### Section du document
Cette semaine, la rédaction a interviewé Virginie Guérin, urbaniste et consultante en transition écologique, directrice générale de Cocott’arium et présidente du World CleanUp Day France. Elle nous parle des objectifs de la grande journée de nettoyage du 18 septembre et de la transition écologique de nos villes. 

Pourriez-vous nous parler du World CleanUp Day ? Quelles sont ses origines ? Quelles sont ses missions ? 

Le World Cleanup Day (WCUD) est un mouvement citoyen mondial dont le but est de ramasser des déchets dans l’espace public pour générer une prise de conscience générale sur les questions de consommation, de production et de traitement des déchets. L’opération a pris sa source en Estonie en 2008 pour un projet qui, au départ, avait pour objectif d’organiser une journée pour ramasser des déchets et nettoyer le pays collectivement. Face au succès de cette première édition, des initiatives individuelles ont vu le jour, réparties sur l’ensemble de l’année. Pour plus d’efficacité,  le fondateur a proposé de créer un événement plus massif et collectif : « Nettoyons tous ensemble pendant 24 heures !” C’est comme ça qu’est né le WCUD dans sa version actuelle le troisième samedi de septembre. 

L’association World Cleanup Day France a été créée en 2017 et une première édition synchronisée s’est tenue en 2018 avec l’ambition de fédérer 5% de la population française. Ce taux  correspond au seuil nécessaire pour avoir un impact palpable et engager un changement sociétal. À terme, nous cherchons ainsi à mobiliser 3,5 millions de français dans les prochaines années. Depuis notre création pour 2018, nous avons fédéré jusqu’à 260 000 personnes, ce qui nous laisse encore  une marge de progression.

### But de l'exercice
Citez mot pour mot le passage de l'entretien compris entre « Cette semaine, la » et « ses missions ? », bornes incluses. Les lignes qui suivent sont tirées d'une autre source.

### Extrait de données
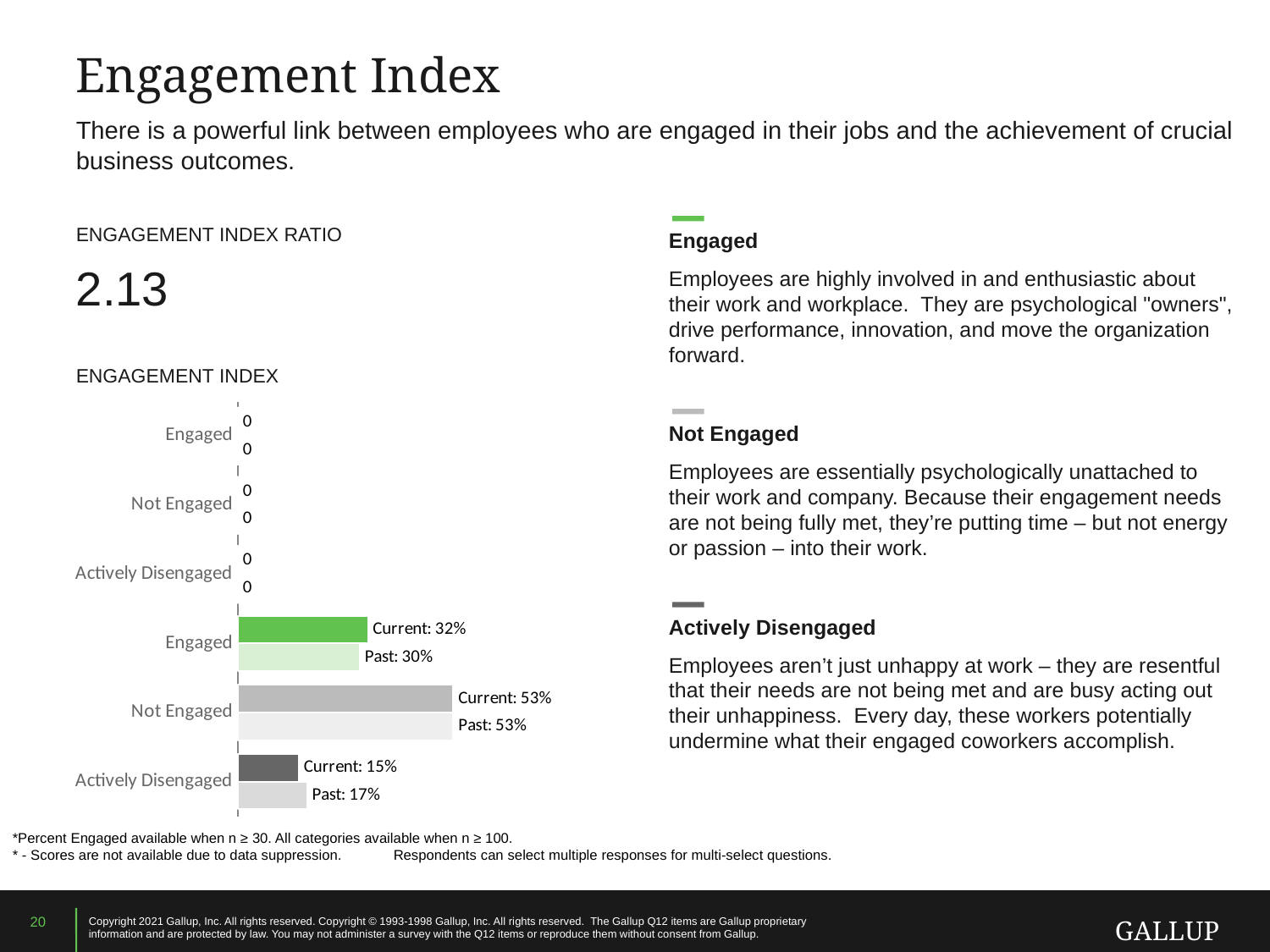
In the Engagement Index chart, what is the Past value for Actively Disengaged? 17% In the Engagement Index chart, is the Current or the Past value larger for Engaged? Current What kind of chart is the Engagement Index chart? Bar chart In the Engagement Index chart, which category has the lowest Current value? Actively Disengaged In the Engagement Index chart, what is the Current value for Engaged? 32% In the Engagement Index chart, what is the Current value for Not Engaged? 53% In the Engagement Index chart, which category has the highest Current value? Not Engaged In the Engagement Index chart, what is the Current value for Actively Disengaged? 15% In the Engagement Index chart, by how many percentage points did Actively Disengaged fall from Past to Current? 2 percentage points In the Engagement Index chart, what is the Past value for Engaged? 30% What is the title of the chart on the slide? ENGAGEMENT INDEX In the Engagement Index chart, by how many percentage points does the Current Engaged value exceed the Past Engaged value? 2 percentage points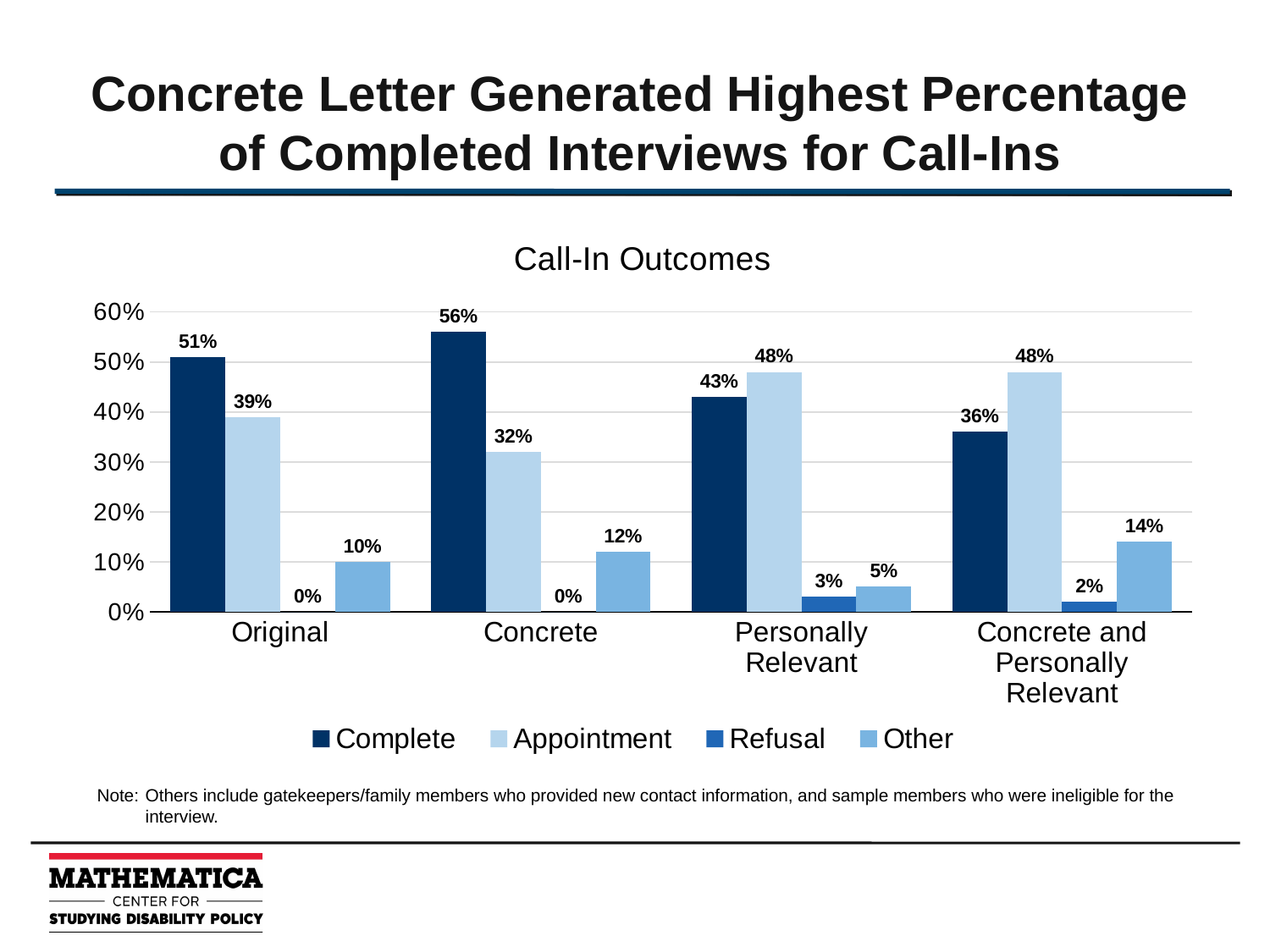
How many letter types are shown on the x axis? 4 How many series does the legend list? 4 What is the difference between the Complete values for Concrete and Original? 5% Which letter type has the lowest Complete percentage? Concrete and Personally Relevant What kind of chart is shown? Bar chart What is the title of the chart? Call-In Outcomes What is the Appointment value for the Original letter? 39% Which is larger for the Personally Relevant letter, Complete or Appointment? Appointment Which letter type has the highest Complete percentage? Concrete What is the Other value for the Concrete and Personally Relevant letter? 14% What is the Complete value for the Concrete letter? 56% What is the Refusal value for the Personally Relevant letter? 3%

### Résultat de l'exercice
Cette semaine, la rédaction a interviewé Virginie Guérin, urbaniste et consultante en transition écologique, directrice générale de Cocott’arium et présidente du World CleanUp Day France. Elle nous parle des objectifs de la grande journée de nettoyage du 18 septembre et de la transition écologique de nos villes. 

Pourriez-vous nous parler du World CleanUp Day ? Quelles sont ses origines ? Quelles sont ses missions ?